During a recent webcast hosted by Integration Point, Michael D’Oust, President and CEO of PointTrade Services, Inc., discussed savings within supply chains using a multitude of Foreign-Trade Zones (FTZ).

Now, he answers your most pressing questions from the webcast:

Q: How can I measure my potential savings to decide if further investigation is needed?

We generally recommend starting with the best available source of information, which is typically a company’s Automated Commercial Environment (ACE) import data. This information will provide the basis for the FTZ financial feasibility analysis to determine what the initial (first year) and ongoing estimated savings will be by operating under zone procedures. Once this data is collected, a financial feasibility analysis can be performed. Our firm (PTSI), as well as many other consultants, conduct financial feasibility studies at no cost to determine the sensibility of a project. 

If you do not have access to your ACE account, you may also request your broker provide the import data for the past 12 months as the basis.
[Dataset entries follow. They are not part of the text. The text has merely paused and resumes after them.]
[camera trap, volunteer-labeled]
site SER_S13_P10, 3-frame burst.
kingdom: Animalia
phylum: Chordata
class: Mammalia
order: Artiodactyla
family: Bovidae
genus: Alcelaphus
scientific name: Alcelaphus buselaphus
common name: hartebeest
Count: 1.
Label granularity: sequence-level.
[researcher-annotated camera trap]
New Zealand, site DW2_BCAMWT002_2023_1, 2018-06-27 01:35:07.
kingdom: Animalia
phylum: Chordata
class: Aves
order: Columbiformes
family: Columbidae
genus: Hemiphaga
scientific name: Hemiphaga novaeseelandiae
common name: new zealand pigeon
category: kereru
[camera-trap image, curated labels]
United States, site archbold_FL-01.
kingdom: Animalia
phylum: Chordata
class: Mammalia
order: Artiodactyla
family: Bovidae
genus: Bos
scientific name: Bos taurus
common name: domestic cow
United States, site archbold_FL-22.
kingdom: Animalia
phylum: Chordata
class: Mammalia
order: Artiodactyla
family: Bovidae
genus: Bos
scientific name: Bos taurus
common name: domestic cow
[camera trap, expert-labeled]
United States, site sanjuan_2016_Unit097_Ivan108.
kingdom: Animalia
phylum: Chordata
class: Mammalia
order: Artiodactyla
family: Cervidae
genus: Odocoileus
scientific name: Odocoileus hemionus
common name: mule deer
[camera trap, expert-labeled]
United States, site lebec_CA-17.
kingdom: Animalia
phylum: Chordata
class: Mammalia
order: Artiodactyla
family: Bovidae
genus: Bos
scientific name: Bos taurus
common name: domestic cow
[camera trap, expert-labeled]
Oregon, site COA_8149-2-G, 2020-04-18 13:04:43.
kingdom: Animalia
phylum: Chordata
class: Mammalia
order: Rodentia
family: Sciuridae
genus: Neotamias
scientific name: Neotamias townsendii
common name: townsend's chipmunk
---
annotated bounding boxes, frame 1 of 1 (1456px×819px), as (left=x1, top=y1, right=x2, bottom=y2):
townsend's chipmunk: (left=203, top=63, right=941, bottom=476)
Note that it is important to consider that many companies that have multiple business divisions may have multiple Importer of Record (IOR) numbers, so be careful to consider this when performing the analysis. There can also be many nuances to performing a financial feasibility study to identify which imported shipments should be included or possibly excluded from the study.

 

Q: How can I get upper management to buy into the idea of a zone?

There are numerous ways to approach management with a potential zone project. The most critical point is usually related to zone savings and benefits vs. costs, timeline, resource requirements, risk management, supply chain and operational implications. It is customary to prepare a business plan to present to management so an informed decision can be made. Many companies have steering committees to evaluate proposed projects. It is also important to consider budgeting approval as part of the process. 

Q: What are the biggest success factors of zone operations?

  • Corporate commitment to compliance
  • Divisional stakeholders understanding that the FTZ is an important part of decision making (i.e., awareness and other ongoing training and educational opportunities)
  • Comprehensive and well-documented systems interface design
  • Knowledgeable and competent zone administration team with solid backup resources
  • Tracking key performance metrics to identify trends and make swift adjustments as needed
  • Layers of internal controls – manual and systems
  • IT/IS support to facilitate accurate and timely reporting

Q: ­Who would be a good fit for a subzone?

Companies that operate their own facilities outside an already designated FTZ site are generally a good fit for subzones. Subzones can be comprised of a single site or a group of sites established for a specific use.

Q: What is ASF?

ASF stands for Alternative Site Framework. It is an optional framework for organizing and designating FTZ locations that allow the zones to use quicker and less complex procedures to obtain FTZ designation for their eligible facilities.   

Q: Beyond financial savings, are there any other supply chain benefits a zone could offer?

Here are some examples:

  • Supply chain efficiencies and improved responsiveness through streamlined customs procedures (i.e. direct delivery, weekly entry)
  • Shorter transit times when leveraging direct delivery
  • Non-time constraints on storing merchandise in the zone, unlike bonded warehouses
  • Improved inventory controls
  • Improved U.S. Customs and Border Protection (CBP) compliance

Q: ­So, do you import the goods as privileged or non-privileged?

These two zone statuses determine which HTS classification and duty rate will apply to the merchandise upon withdrawal from the zone for consumption into the U.S. The privileged status directs that entry is based on the classification and duty rate of the material or component in its condition when admitted to the FTZ. Non-privileged status directs entry based on the classification and duty rate of the product in its condition when withdrawn from the FTZ. The application between these two zone statuses can result in an inverted tariff opportunity for zones conducting production activity, where the zone user can apply the lower duty rate between the input or the finished good product.

Q: ­How much is the bond required for zone operators? ­

The amount of the FTZ operator’s bond is determined by CBP. Usually, the amount can be determined based on the estimated duties of the average foreign inventory. The amount of a consumption entry bond will be determined by the port director according to the guidelines in 19 CFR 113.13(b) and CD 099 3510-004. 

 

Q: Is there any benefit to having my supply chain partners become an FTZ?

Yes, there are often advantages to having a full supplier network utilizing FTZ procedures. We recently assisted a smaller supplier to a much larger manufacturing company in getting set up in an FTZ. While the supplier was smaller in size and volume, the specific type of item they were importing was of high value and high duty so it made sense from a financial savings perspective to begin operating under zone procedures in order to process zone-to-zone transfers to the larger manufacturer who was also operating in an FTZ. Because the supplier no longer had to pay duty on the merchandise transferred to the larger manufacturing zone, they were able to create a competitive advantage over other suppliers in the market by selling to the manufacturing zone at a lower price.   

Q: ­How much does it cost to start up an FTZ? ­

The costs associated with starting an FTZ can vary significantly depending on a number of factors. Items to be considered include grantee fees, consulting fees to assist with the activation process, and software to automate the tracking and reporting of zone activity. Once a zone is live, a typical ROI can be 12 months or less. 

 Michael D’Aoust, President and CEO, PointTrade Services, Inc.